A Memory of Peace

Millions of people converged on Krakow, Poland about a year ago. While among them I gained the ability to imagine a world at peace. I can now imagine global peace. I also know that the Church has something to teach the world about it.

In July of 2016 I was a chaperone for a group of high school students from my parish who went on a pilgrimage to World Youth Day in Krakow. I went to Toronto for WYD in 2002 as a college student, a young pilgrim. For that reason, to a certain degree, I knew what challenges to expect: lots of walking, battling the elements (sun, rain, heat, mud), and waiting in long lines. I fully expected that alongside those challenges there would be the deep grace that God provides to pilgrims, lovely cultural encounters with people from across the globe, and, of course, the special experience of accompanying high school students in their faith, doubts, laughs, and struggles. All of that happened, but the meaning of the event, which I still ponder in prayer, is how that gathering was a witness to peace.

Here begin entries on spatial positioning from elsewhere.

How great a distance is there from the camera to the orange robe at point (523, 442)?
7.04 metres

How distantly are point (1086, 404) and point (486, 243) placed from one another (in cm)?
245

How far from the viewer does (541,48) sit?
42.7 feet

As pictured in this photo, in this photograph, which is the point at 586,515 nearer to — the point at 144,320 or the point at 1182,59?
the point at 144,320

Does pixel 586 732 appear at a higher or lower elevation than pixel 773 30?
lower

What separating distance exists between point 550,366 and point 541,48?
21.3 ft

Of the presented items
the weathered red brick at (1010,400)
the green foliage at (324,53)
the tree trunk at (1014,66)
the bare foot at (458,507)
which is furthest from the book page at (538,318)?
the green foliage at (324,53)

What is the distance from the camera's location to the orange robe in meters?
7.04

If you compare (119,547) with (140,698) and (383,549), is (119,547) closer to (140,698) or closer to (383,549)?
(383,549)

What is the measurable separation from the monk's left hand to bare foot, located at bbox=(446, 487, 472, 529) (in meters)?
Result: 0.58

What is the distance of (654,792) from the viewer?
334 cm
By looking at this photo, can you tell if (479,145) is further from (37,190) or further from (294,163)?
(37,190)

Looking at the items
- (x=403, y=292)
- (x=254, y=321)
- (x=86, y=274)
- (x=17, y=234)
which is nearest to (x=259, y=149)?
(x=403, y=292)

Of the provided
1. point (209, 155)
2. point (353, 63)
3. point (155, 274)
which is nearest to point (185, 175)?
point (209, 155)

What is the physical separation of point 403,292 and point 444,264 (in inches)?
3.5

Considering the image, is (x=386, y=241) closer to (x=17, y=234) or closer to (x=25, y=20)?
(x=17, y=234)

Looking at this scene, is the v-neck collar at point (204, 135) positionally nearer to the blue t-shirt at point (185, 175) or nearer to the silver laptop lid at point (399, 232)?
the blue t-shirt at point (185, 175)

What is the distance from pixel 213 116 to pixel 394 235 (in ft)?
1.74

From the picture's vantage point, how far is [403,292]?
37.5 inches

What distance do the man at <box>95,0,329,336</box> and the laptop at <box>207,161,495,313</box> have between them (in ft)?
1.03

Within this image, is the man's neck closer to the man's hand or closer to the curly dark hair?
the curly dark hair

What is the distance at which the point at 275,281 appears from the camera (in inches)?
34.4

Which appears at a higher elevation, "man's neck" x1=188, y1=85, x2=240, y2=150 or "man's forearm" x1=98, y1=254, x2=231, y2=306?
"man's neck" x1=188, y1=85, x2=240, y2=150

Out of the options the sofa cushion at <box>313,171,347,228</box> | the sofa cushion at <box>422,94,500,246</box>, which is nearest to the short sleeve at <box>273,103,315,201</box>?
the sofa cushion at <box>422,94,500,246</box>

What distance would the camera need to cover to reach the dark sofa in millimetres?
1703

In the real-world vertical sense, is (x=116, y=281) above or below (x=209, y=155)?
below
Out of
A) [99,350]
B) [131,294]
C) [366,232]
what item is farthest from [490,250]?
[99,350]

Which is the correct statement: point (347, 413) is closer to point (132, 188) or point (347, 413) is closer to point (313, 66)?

The danger of writing about an experience of the living God is that words fail. Nonetheless, allow me to paint a picture with words. Krakow was swelled with humans. Streets and town squares were transformed into places of human encounter. Young people (and their bewildered chaperones) swam in fountains, climbed statues, danced, sang, and laughed. Catholic youth met other young Catholics from other corners of the globe. We hugged, high-fived, and listened to each other with curiosity and reverence. It was, in a word, fun.

The gathering did not lack patriotism. Actually, everyone’s love of their homeland was on full display on their t-shirts and flags. Rather than being an occasion for one-upmanship, it was an occasion to celebrate each other’s heritages. To a group of Costa Ricans I yelled, “¡Pura vida!” which was met with applause and the response from the Costa Ricans was: “USA! USA!” At another point, in a large gathering, groups of persecuted Catholics from Iraq and Syria were greeted by hundreds of thousands of cheers. I cheered while being moved to tears. What I witnessed at WYD was that people presumed the best in each other, gave others the benefit of the doubt, and allowed our shared faith to be our starting point for encounter with people of other nationalities.

At the culmination of World Youth Day, pilgrims walked from many different parts of the city to a location where they will spend the night in a field under the open sky. The flood of a few million faithful youth walked through the streets toward a common destination. Many thousands carried flags from their home country (or state, or college, or soccer team), all waving and producing a swirl of colors complemented by the hymns sung in a multitude of languages. It is a vision straight out of Scripture, a gathering of the nations, the great qahal (cf. Is 43:9; 66:18; Ps 102:22, and others). The Gospel has spread to the ends of the earth, and people from the ends of the earth have in turn gathered to celebrate the Good News. The vision was overwhelming. I wept. Millions of people all walking in the same direction while singing and laughing.

You may recall the turbulence of July 2016 and know that the gathered were not naïve in the face of terror. Nine days prior to the gathering in Poland, a cargo truck plowed through crowds of tourists in Nice, France. Days before WYD a terrorist with a gun opened fire at an airport in Munich. While World Youth Day was happening, an elderly priest was killed by knife while celebrating Mass in Normandy.

This was on our minds as pilgrims; we prayed about this in our small groups, and we prayed as a group of millions. The peaceful gathering was not one marked by naiveté of the dangers of assembling in large groups in an age of terrorism. Rather, the bravery of the youth overshadowed the threat. The Catholic response of the youth to terrorism was: we are not scared; we choose peace.

Pope St. John Paul II said in a homily once that “peace is not just the absence of war.”[1] World Youth Day is not an experience of the absence of conflict; it is a practice of peace—a gathering of many nations celebrating faith in a joyful way. The Church has long promulgated documents in support of pathways to peace and loudly decried the waging of war. But this was an experience of peace, global peace, in a microcosm. The great gift of life post-WYD is the ability for those who participated to imagine a world at peace. Indeed “we cannot move toward that which we cannot imagine,"[2] and I now can imagine peace because I have a memory of peace. The event of world peace on a miniature scale within the city of Krakow now allows for me to envision it happening writ large, even on a global scale.

Peace is not a vague, nebulous idea. Peace is an experience and it is work. But with the witness of World Youth Day we know that the work of peace is joyful, even fun. The Catholic Church, by nature of its catholicity, has something to teach the world about peace, and our Church’s young pilgrims have something to teach us about the joy of peacemaking.


Featured Photo: Mariusz Cieszewski, Ministry of Foreign Affairs of the Republic of Poland; CC-BY-NC-2.0.

[1] “Homily at Bagington Airport,” as quoted by the U.S. bishops in their document The Challenge of Peace.

[2] See Colleen Moore, "The All of It…,” Church Life Journal Blog.